H2O’s AutoML can be used for automating the machine learning workflow, which includes automatic training and tuning of many models within a user-specified time-limit. Stacked Ensembles – one based on all previously trained models, another one on the best model of each family – will be automatically trained on collections of individual models to produce highly predictive ensemble models which, in most cases, will be the top performing models in the AutoML Leaderboard.

AutoML Interface

The H2O AutoML interface is designed to have as few parameters as possible so that all the user needs to do is point to their dataset, identify the response column and optionally specify a time constraint or limit on the number of total models trained.

In both the R and Python API, AutoML uses the same data-related arguments, x, y, training_frame, validation_frame, as the other H2O algorithms. Most of the time, all you’ll need to do is specify the data arguments. You can then configure values for max_runtime_secs and/or max_models to set explicit time or number-of-model limits on your run.

Required Parameters

Required Data Parameters

  • y: This argument is the name (or index) of the response column.
  • training_frame: Specifies the training set.

Required Stopping Parameters

One of the following stopping strategies (time or number-of-model based) must be specified. When both options are set, then the AutoML run will stop as soon as it hits one of either of these limits.
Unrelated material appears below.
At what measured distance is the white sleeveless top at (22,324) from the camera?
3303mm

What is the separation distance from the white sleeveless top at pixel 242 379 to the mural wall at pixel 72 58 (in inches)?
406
  • max_runtime_secs: This argument controls how long the AutoML will run at the most, before training the final Stacked Ensemble models. Defaults to 3600 seconds (1 hour).
  • max_models: Specify the maximum number of models to build in an AutoML run, excluding the Stacked Ensemble models. Defaults to NULL/None.

Optional Parameters

Optional Data Parameters

  • x: A list/vector of predictor column names or indexes. This argument only needs to be specified if the user wants to exclude columns from the set of predictors. If all columns (other than the response) should be used in prediction, then this does not need to be set.
  • validation_frame: This argument is ignored unless nfolds == 0, in which a validation frame can be specified and used for early stopping of individual models and early stopping of the grid searches (unless max_models or max_runtime_secs overrides metric-based early stopping). By default and when nfolds > 1, cross-validation metrics will be used for early stopping and thus validation_frame will be ignored.
  • leaderboard_frame: This argument allows the user to specify a particular data frame to use to score and rank models on the leaderboard. This frame will not be used for anything besides leaderboard scoring. If a leaderboard frame is not specified by the user, then the leaderboard will use cross-validation metrics instead, or if cross-validation is turned off by setting nfolds = 0, then a leaderboard frame will be generated automatically from the training frame.
  • blending_frame: Specifies a frame to be used for computing the predictions that serve as the training frame for the Stacked Ensemble models metalearner. If provided, all Stacked Ensembles produced by AutoML will be trained using Blending (a.k.a. Holdout Stacking) instead of the default Stacking method based on cross-validation.
  • fold_column: Specifies a column with cross-validation fold index assignment per observation. This is used to override the default, randomized, 5-fold cross-validation scheme for individual models in the AutoML run.
  • weights_column: Specifies a column with observation weights. Giving some observation a weight of zero is equivalent to excluding it from the dataset; giving an observation a relative weight of 2 is equivalent to repeating that row twice. Negative weights are not allowed.
  • ignored_columns: (Optional, Python only) Specify the column or columns (as a list/vector) to be excluded from the model. This is the converse of the x argument.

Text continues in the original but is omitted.